Now, don’t get me wrong. I don’t think sourdough bread and other gluten containing products are good for everyone, nor do I think they are BAD for everyone.
I personally couldn’t imagine my life without Poached Eggs on Sourdough Toast slathered in grass-fed butter. It’s one of my favorite breakfasts. Dunking crispy sourdough bread into a gooey egg yolk… oh my! It’s a mouthful of bliss.
So, if you are like me, and don’t want to live a gluten-free life, here are five things you may want to consider:
- Clean up your daily diet. That means take out all the CRAP that mimics food and eat real food!
- Heal your digestive system by incorporating collagen and amino acid rich bone stocks.
- Recolonize your intestines with good bacteria by eating sauerkraut, kimchi, kefir, and yogurt.

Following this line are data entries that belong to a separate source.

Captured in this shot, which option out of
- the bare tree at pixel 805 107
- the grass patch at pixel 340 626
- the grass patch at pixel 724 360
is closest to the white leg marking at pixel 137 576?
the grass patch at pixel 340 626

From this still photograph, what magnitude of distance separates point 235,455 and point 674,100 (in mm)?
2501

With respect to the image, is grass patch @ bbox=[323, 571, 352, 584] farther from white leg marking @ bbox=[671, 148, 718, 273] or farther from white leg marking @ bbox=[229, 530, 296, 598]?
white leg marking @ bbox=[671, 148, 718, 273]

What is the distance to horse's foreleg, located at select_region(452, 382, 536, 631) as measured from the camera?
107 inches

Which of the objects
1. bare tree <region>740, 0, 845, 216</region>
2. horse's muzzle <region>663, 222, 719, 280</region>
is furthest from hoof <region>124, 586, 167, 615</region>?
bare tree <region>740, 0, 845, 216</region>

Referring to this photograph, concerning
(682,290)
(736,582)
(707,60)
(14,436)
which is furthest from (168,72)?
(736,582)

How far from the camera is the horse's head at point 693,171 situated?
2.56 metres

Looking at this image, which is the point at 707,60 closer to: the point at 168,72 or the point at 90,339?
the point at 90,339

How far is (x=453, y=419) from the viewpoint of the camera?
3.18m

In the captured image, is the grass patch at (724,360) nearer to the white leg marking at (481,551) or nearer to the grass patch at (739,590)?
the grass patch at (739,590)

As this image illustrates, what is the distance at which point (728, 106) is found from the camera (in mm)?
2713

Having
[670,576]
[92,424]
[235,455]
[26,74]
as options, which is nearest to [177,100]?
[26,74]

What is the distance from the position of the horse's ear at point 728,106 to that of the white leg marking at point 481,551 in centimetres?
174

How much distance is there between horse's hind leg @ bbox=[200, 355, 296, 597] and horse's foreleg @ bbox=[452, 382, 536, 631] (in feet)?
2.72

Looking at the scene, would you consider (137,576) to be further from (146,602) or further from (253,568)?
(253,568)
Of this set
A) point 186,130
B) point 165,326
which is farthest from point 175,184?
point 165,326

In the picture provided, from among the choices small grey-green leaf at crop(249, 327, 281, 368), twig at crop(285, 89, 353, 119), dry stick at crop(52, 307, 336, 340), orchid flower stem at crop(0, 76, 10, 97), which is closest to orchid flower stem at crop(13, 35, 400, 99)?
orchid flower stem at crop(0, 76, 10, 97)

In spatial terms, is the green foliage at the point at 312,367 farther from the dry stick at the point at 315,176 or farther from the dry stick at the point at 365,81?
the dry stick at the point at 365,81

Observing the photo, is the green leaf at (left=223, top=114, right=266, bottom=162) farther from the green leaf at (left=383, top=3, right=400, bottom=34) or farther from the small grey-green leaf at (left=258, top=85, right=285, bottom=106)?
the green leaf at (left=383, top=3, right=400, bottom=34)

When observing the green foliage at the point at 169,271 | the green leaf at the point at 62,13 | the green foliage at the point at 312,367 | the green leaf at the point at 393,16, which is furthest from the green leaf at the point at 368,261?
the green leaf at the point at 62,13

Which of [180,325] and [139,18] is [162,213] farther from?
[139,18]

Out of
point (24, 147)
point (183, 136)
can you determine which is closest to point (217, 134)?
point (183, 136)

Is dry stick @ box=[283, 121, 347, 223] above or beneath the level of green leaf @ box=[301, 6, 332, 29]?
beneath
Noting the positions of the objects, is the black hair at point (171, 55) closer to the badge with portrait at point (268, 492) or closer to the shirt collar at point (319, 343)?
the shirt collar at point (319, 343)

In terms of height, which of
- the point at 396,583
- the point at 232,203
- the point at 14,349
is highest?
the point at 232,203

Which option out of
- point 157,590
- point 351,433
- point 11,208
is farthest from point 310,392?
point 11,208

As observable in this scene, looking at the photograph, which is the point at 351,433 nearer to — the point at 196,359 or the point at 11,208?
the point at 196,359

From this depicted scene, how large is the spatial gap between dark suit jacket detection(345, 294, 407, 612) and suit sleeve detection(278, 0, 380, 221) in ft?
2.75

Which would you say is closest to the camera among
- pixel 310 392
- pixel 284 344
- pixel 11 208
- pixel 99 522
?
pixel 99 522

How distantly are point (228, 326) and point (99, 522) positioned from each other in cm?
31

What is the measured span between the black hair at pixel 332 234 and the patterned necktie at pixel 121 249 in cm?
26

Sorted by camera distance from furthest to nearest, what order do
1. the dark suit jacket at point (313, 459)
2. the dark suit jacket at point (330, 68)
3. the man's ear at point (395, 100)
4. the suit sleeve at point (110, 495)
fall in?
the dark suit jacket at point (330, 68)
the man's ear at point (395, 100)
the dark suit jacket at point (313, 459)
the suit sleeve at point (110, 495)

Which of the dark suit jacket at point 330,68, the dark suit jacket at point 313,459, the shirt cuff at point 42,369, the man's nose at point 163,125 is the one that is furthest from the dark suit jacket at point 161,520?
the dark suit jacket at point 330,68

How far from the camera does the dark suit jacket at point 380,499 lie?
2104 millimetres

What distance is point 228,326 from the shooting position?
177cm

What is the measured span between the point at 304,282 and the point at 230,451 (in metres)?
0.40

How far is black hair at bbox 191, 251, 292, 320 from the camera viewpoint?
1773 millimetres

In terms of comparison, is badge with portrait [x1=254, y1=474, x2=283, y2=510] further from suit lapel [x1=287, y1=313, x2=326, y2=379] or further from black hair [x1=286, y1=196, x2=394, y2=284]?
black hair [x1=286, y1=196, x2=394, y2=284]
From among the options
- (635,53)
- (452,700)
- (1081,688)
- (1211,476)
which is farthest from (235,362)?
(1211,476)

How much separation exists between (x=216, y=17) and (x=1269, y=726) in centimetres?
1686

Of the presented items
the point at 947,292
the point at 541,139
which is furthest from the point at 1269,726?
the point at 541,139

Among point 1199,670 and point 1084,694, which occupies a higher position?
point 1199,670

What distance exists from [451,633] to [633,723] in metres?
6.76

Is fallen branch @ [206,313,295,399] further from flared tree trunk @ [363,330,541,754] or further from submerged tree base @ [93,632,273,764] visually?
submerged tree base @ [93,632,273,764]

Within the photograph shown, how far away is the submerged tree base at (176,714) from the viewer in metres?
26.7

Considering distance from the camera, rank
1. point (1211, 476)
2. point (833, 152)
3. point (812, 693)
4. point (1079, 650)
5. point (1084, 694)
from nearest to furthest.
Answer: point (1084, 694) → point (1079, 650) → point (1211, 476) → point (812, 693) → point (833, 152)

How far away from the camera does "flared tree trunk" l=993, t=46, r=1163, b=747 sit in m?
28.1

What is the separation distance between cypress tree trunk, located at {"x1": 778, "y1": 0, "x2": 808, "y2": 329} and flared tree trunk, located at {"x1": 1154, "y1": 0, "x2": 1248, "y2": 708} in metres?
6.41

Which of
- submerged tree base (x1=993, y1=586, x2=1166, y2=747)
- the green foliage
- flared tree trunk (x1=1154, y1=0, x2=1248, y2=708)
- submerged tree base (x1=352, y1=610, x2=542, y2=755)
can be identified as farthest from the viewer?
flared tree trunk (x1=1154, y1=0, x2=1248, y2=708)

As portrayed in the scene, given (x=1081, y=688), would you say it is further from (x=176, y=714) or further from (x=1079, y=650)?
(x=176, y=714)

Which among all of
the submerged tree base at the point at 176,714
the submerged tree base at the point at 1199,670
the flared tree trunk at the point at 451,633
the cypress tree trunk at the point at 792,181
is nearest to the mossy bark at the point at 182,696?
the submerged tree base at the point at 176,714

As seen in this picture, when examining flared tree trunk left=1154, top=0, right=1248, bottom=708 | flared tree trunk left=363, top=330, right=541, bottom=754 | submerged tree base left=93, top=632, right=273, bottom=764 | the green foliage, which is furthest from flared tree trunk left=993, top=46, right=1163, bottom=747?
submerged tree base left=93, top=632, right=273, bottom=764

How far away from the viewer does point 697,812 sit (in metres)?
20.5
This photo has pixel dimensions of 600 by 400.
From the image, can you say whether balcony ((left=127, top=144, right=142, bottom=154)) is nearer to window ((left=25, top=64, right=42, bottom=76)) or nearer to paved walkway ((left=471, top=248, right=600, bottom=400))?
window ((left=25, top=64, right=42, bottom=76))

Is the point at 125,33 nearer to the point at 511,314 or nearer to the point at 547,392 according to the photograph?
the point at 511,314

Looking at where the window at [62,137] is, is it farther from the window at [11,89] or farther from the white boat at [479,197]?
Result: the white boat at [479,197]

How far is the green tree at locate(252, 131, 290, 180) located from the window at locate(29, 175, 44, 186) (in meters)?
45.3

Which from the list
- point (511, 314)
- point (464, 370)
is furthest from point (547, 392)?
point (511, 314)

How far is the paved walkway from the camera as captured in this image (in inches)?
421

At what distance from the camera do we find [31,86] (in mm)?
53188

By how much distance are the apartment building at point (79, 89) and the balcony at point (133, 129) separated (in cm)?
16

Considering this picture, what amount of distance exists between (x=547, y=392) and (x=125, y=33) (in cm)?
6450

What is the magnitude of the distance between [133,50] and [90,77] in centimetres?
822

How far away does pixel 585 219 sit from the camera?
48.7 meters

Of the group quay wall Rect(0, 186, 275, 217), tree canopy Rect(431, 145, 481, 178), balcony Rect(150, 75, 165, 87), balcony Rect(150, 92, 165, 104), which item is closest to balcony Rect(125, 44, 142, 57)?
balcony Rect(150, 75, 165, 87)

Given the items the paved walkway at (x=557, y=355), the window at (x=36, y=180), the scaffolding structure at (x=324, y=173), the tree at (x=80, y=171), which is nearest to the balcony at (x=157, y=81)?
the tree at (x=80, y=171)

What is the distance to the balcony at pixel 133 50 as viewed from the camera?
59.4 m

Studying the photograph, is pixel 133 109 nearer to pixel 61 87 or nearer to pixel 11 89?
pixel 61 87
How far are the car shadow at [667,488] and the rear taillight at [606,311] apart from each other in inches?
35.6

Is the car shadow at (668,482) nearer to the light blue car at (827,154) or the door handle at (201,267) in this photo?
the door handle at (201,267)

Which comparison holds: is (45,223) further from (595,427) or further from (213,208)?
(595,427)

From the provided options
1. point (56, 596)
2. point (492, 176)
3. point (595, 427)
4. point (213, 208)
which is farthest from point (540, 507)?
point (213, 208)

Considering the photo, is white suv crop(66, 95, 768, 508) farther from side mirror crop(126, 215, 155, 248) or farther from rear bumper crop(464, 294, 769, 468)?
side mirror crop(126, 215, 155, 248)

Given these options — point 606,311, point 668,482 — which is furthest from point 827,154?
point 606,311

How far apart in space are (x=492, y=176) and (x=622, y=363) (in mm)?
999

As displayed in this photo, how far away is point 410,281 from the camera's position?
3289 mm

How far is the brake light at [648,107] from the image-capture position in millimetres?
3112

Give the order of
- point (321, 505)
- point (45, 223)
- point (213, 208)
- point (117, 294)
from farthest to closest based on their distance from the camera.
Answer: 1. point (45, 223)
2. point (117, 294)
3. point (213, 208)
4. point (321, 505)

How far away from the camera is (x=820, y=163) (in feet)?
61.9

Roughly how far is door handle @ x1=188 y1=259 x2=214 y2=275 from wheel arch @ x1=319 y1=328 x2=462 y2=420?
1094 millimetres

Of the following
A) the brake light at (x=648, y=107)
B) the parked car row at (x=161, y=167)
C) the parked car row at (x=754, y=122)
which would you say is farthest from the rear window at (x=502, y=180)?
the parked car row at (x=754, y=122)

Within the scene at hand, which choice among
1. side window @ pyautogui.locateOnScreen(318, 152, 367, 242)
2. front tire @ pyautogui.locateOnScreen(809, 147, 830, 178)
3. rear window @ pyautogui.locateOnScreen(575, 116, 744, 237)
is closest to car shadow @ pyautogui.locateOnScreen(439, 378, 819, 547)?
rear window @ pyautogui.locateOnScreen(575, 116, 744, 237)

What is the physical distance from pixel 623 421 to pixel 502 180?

- Chew your food! For goshsakes people… carbohydrate digestion begins in the mouth not in the stomach. Read more about that here: Take Human Bites!
- Relax and don’t eat the whole loaf. I know once you get that mouthwatering hot-baked bread into your mouth you’ll naturally want to scarf down the entire loaf. Don’t do it! That won’t make you feel good, you’ll be very angry, and will probably curse me to the high heavens for tempting you with BREAD!
I’m sorry to say, I’m not a baker, so I don’t have a personally made sourdough recipe for you. I usually purchase freshly baked breads from my local farmers market or the bakery.
But, if you’re feeling adventurous here’s a Sourdough Bread recipe you can sink your teeth into from the Nourished Kitchen:
And, for those of you that are gluten-free and would like to remain that way, my hubby created a delicious recipe just for you:
Whether you are a gluten-eater or you are gluten-free, always remember to enjoy every bite of the food you are eating no matter what anyone says, including me.
Follow your gut. That’s what matters most.